The immigration bill passed by the Senate last week includes a provision that would allow unlimited entry to foreign-trained nurses until 2014, and as a committee attempts to reconcile that bill with the less permissive House version, an open door policy for foreign nurses has a shot at becoming law. A free flow of RNs may seem like sound policy for a country in the midst of a severe nursing shortage, but opponents claim it's parasitic, emblematic of a ruinous American practice of stealing skilled labor from poor countries that can ill afford to export their most educated workers. The Philippines, in particular, seems to be hemorrhaging nurses, while the U.S. soaks up thousands of Filipino-trained RNs annually. Last week, a New York Times article, headlined "U.S. Plan to Lure Nurses May Hurt Poor Nations," implied that the Philippines' health system risks collapse if the U.S. keeps it up. Talking Points Memo Blogger Nathan Newman excoriated supporters of the Senate provision, complaining that " The U.S. refuses to invest in training and education of our own population, then instead leeches off the tiny investments in education done by developing countries."

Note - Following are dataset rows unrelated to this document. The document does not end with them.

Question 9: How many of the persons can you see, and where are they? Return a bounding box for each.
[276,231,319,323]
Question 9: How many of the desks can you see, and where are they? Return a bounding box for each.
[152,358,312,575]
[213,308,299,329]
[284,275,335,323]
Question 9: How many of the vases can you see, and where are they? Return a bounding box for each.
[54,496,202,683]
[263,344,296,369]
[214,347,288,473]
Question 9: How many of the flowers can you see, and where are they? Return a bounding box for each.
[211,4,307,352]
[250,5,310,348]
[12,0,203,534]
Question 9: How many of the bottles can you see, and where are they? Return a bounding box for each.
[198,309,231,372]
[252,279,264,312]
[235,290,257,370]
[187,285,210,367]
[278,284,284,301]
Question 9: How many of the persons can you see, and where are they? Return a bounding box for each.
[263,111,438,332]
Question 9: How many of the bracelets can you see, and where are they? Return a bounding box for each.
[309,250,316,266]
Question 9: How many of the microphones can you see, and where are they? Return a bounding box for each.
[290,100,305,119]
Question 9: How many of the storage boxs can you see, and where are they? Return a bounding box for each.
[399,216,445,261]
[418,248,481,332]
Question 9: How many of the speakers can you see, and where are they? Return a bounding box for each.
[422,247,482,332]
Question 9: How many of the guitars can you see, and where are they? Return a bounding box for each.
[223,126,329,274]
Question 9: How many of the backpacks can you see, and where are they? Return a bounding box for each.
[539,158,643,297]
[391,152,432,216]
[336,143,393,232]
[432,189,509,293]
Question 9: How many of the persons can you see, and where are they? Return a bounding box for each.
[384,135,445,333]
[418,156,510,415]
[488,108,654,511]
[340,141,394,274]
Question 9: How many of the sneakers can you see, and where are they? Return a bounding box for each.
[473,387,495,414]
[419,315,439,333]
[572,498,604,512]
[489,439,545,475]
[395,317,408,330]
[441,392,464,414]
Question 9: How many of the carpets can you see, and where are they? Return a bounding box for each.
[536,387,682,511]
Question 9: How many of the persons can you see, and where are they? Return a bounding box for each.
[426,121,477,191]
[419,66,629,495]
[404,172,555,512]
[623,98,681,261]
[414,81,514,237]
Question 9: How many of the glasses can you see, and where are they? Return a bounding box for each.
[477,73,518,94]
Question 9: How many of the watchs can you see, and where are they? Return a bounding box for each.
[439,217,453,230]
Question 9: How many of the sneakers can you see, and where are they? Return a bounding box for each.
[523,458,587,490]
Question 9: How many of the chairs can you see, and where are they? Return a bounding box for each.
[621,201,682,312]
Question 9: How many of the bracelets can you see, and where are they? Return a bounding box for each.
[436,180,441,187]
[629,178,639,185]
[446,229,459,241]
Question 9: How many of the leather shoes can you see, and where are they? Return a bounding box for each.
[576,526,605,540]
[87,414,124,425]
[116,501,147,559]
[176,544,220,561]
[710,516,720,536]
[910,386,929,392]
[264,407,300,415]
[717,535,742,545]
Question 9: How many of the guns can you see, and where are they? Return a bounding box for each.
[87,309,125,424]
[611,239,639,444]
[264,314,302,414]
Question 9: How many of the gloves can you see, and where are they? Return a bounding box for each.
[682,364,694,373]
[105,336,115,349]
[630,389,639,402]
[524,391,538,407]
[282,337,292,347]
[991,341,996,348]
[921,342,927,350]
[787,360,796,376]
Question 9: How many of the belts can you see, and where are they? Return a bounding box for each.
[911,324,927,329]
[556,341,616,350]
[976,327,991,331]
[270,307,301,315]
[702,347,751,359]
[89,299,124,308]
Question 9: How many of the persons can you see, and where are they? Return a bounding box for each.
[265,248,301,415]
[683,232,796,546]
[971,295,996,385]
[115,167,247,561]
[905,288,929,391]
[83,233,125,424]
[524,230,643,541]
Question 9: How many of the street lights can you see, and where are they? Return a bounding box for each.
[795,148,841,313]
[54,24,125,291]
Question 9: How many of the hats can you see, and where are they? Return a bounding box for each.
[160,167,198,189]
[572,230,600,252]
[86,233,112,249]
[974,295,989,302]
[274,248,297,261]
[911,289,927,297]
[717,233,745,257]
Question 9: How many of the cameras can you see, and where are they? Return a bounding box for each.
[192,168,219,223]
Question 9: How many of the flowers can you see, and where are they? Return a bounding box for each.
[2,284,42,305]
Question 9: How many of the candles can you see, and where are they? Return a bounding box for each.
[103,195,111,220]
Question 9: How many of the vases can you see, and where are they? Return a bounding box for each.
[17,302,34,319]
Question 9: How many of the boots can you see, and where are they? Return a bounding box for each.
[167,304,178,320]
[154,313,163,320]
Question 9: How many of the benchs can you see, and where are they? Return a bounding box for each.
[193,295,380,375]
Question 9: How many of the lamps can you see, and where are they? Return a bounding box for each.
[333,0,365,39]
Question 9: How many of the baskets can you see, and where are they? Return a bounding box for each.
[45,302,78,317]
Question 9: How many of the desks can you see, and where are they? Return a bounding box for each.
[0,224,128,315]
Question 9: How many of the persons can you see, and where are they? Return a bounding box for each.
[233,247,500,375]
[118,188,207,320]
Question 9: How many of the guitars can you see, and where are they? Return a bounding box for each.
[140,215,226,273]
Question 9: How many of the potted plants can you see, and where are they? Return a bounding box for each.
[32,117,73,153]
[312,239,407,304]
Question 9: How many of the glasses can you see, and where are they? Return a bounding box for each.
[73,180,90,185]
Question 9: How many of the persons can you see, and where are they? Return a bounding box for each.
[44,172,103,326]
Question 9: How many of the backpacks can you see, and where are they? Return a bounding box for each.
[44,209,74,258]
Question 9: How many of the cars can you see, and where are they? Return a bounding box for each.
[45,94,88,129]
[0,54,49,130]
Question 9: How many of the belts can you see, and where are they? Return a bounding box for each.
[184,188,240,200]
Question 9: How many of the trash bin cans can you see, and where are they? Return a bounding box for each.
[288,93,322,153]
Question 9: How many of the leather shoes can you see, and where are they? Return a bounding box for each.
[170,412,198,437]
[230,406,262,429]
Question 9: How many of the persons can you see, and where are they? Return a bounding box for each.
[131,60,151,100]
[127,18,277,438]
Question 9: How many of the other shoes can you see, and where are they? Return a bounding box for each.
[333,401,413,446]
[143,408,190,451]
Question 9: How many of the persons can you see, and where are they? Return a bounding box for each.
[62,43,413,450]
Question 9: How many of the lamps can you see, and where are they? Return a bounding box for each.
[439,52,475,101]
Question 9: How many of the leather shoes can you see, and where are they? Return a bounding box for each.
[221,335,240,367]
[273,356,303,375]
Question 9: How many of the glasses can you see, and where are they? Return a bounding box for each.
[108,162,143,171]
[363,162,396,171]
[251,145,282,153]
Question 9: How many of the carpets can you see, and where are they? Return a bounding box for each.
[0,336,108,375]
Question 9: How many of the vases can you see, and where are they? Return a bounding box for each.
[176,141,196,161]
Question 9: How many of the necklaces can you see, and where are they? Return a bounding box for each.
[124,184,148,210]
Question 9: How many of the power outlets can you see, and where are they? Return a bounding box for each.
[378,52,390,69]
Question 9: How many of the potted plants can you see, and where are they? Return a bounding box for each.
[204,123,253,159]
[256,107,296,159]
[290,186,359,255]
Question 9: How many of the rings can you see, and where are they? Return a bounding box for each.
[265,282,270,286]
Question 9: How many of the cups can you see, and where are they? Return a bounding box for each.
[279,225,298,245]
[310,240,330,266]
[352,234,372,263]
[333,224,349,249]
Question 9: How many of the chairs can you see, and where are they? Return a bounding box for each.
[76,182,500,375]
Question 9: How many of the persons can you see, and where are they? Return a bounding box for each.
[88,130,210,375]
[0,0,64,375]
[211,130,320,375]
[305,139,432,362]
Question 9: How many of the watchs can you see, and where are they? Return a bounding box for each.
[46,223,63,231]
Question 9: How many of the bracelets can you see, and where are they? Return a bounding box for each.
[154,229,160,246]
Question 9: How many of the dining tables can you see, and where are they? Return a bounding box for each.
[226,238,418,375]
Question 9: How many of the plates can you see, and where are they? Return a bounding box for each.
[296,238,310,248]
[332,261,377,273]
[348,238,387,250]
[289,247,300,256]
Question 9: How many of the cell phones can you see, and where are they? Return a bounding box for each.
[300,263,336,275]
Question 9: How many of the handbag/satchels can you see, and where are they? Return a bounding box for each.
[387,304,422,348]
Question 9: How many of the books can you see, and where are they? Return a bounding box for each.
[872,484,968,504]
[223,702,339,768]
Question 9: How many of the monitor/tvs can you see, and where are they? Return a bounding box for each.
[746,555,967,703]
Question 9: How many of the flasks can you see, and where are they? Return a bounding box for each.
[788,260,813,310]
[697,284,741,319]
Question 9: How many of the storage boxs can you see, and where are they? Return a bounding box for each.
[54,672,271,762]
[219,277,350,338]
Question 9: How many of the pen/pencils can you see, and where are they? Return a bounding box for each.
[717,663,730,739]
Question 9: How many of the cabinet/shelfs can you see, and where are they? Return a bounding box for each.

The vision of American hospital administrators prowling the streets of Manila poaching nurses from Filipino hospitals presupposes that the number of Filipino RNs is fixed, completely independent of U.S. demand. But that hasn't been true for at least half a century. According to Catherine Ceniza Choy's 2003 book Empire of Care, Americans began training Filipino nurses in 1907, and the first wave of Filipino-trained nurses arrived in the United States between 1956 and 1969 as part of an Exchange Visitor Program. The Philippines has since become the world's largest exporter of trained nurses according to the World Health Organization. Filipino nurses trained in Americanized schools in English have been showing up in the U.S. for decades and in droves, and a nursing education has long been seen as a ticket out.

The government of the Philippines clearly thinks it gains something when America "leeches" off its investment. The government has consistently lobbied for more, not fewer, nursing visas in the United States and United Kingdom, with an eye on the massive remittances nurses send back to families still at home. The Philippines is heavily dependent on money sent from abroad; the government is famous for encouraging its citizens to leave, and eight percent of its population resides abroad as domestic workers in Malaysia, English teachers in China, and nurses all over the developed world. According to the Philippines Central Bank, large scale labor migration brought home remittances totaling $9.7 billion last year, and nurses have historically been among the most stable earners.

If the United States agreed to take in fewer nurses, would Filipino hospitals suddenly be flush with staff? Not likely. According to a 2005 report by the International Council of Nurses, new Filipino graduates "report that they can't find jobs in nursing." It's true that the Philippines suffers from a nursing shortage, but it doesn't suffer from a lack of trained nurses. Its hospitals are simply too poor to employ adequate numbers of them. That's a tragedy, but it won't be solved by slamming the gates at the U.S. border. Underfunded health care programs are a symptom of poverty, not of poaching. If the United States were to turn away nurses seeking placement, they would simply fill vacancies in every other developed country—the current nurse dearth is a global phenomenon affecting every region on Earth. U.S. demand has created supply in the Philippines: The medical professionals leaving now—at least some of whom will eventually return—would have been far less likely to invest years in study and training without the prospect of high pay abroad.

The Philippines won't suffer for the opportunities America offers its citizens. But it's not for well-meaning Westerners to decide where a health care worker would be "better off" anyway. Workers are not the property of countries that train them, and any policy that seeks to limit their options will prove cruelly restrictive. After all, stemming the flow of skilled labor doesn't just mean locking workers out of wealthy nations. It means locking them into poor ones.